Этот общий знаменатель всех интересов, всех усилий защитить, всей «пользы для науки» не был изучен и не имел никакого названия, под которым была бы какая-то рациональная основа, дающая возможность для точного распознания или предсказуемого получения результатов. Elan vital (жизненный порыв) Бергсона и другие философские догадки — это не то, что мы в этом столетии считаем упорядоченной, контролируемой научной методологией. Гипотезы и авторитет — слишком слабый фундамент, чтобы строить на нём все предсказания.
Поскольку сам этот предмет в действительности не имел никакого названия, было, конечно же, невозможно проходить какие-либо курсы по нему. На вопросы, относящиеся к нему, не могло существовать ответов в известных областях знания, поскольку не было известно не только то, что он собой представляет, но и как его описать.
Я воспользовался всеми знаниями по математике и физике, которые предлагал университет. Но затем меня остановило главным образом отсутствие других академических дисциплин, которые можно было бы изучать. Я вспоминаю, что у меня окончательно сформировалось решение заняться этим проектом, когда я обнаружил, что преподаваемые курсы по психологии и философии были непригодны для выполнения исследовательской задачи, занимавшей мои мысли, поскольку на этих курсах я не нашёл ни единого студента или профессора, которые изучили бы современную математику или физику или использовали бы то, к чему я был приучен относиться как к научной методологии, и, насколько я мог увидеть, они не желали признавать логические (математические) ошибки, обнаруженные мной в этих областях.
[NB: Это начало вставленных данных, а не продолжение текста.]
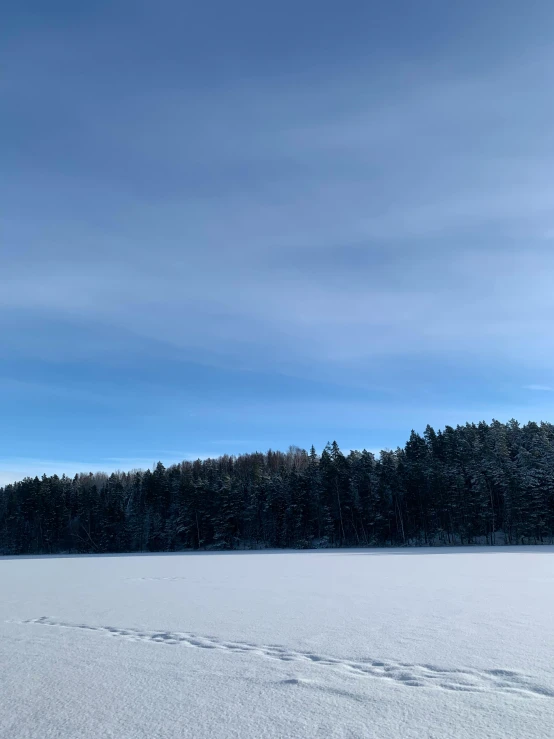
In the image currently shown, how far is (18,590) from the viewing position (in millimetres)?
17766

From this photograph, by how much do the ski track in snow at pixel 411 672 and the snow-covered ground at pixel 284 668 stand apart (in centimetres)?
2

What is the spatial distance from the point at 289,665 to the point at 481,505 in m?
57.4

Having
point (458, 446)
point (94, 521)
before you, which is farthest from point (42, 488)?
point (458, 446)

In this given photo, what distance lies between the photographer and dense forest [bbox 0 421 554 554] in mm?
56906

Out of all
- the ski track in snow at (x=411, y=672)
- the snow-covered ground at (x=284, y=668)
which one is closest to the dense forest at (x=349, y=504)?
the snow-covered ground at (x=284, y=668)

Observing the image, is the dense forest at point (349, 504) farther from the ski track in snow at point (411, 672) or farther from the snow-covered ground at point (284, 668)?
the ski track in snow at point (411, 672)

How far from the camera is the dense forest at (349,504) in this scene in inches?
2240

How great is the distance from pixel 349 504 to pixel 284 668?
61277 millimetres

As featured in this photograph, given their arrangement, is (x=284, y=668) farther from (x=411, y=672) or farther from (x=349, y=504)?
(x=349, y=504)

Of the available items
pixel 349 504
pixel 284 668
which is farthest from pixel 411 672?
pixel 349 504

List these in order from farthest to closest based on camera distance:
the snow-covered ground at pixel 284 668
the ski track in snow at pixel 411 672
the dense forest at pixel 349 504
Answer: the dense forest at pixel 349 504 → the ski track in snow at pixel 411 672 → the snow-covered ground at pixel 284 668

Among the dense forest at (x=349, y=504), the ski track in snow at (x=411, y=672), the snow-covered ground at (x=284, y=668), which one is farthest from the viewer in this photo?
the dense forest at (x=349, y=504)

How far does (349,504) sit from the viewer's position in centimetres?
6525

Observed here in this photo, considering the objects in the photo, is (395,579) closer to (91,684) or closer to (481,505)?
(91,684)
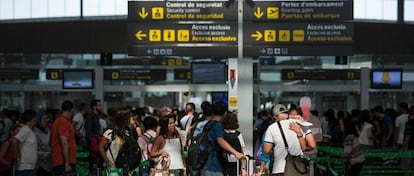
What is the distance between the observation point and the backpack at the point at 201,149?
8453 mm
Учёный-физик в его упорядоченном мире не поверил бы, если бы ему сказали, какое замешательство царит в гуманитарных науках.
Поэтому я отправился в экспедицию и начал изучать Жизнь. Выглядело так, что начать нужно было с примитивных культур.
Никогда ещё современный исследователь не сталкивался со столь большим количеством противоречивых данных и областей знания и со столь малым количеством результатов посреди всего этого.
Было очевидно, что науки о материальной вселенной — которые значительно продвинулись за прошедшее столетие и при этом продолжали наращивать скорость — опередят то, что было известно как гуманитарные науки, и даже возобладают над ними. Так и произошло.
Неся бремя исследований в предвоенный период, когда полностью отсутствовали гранты и исследовательские фонды, я был вынужден решать связанные с этим экономические проблемы. Я решал их главным образом за счёт написания рассказов, повестей и сценариев к фильмам, и весьма в этом преуспел — по крайней мере настолько, что мог финансировать другую свою деятельность.
В конце 30-х годов, совершив открытие в этой области знаний, я написал книгу, но она не была опубликована.
В итоге я пустился в обратный путь через все зеркальные лабиринты и туман гуманитарных наук и начал заниматься цитологией1. Мне приходилось изучать эту область в краткие моменты, которые оставляла жизнь, заполненная постоянным, напряжённым трудом. Я нашёл кое-какие ключи к разгадке клеточной памяти и сохранения шаблонов, я сформулировал, а затем отбросил как невозможную теорию о хранении памяти в молекулах, — теорию, которую всё ещё можно встретить тут и там.
Из-за слухов о книге и некоторых статей на меня обратили внимание русские (через Амторг2) и предложили мне провести исследования. Поскольку для этого, к сожалению, требовалось отправиться в Россию (что всё ещё было в моде) и создать там систему измерения трудового потенциала работников, мне пришлось отказаться. Это было к лучшему, поскольку год был 1939-й.
В моём рабочем графике не предусматривались ни идеологические соображения, ни обеспечение большего контроля над людьми и их слепого повиновения.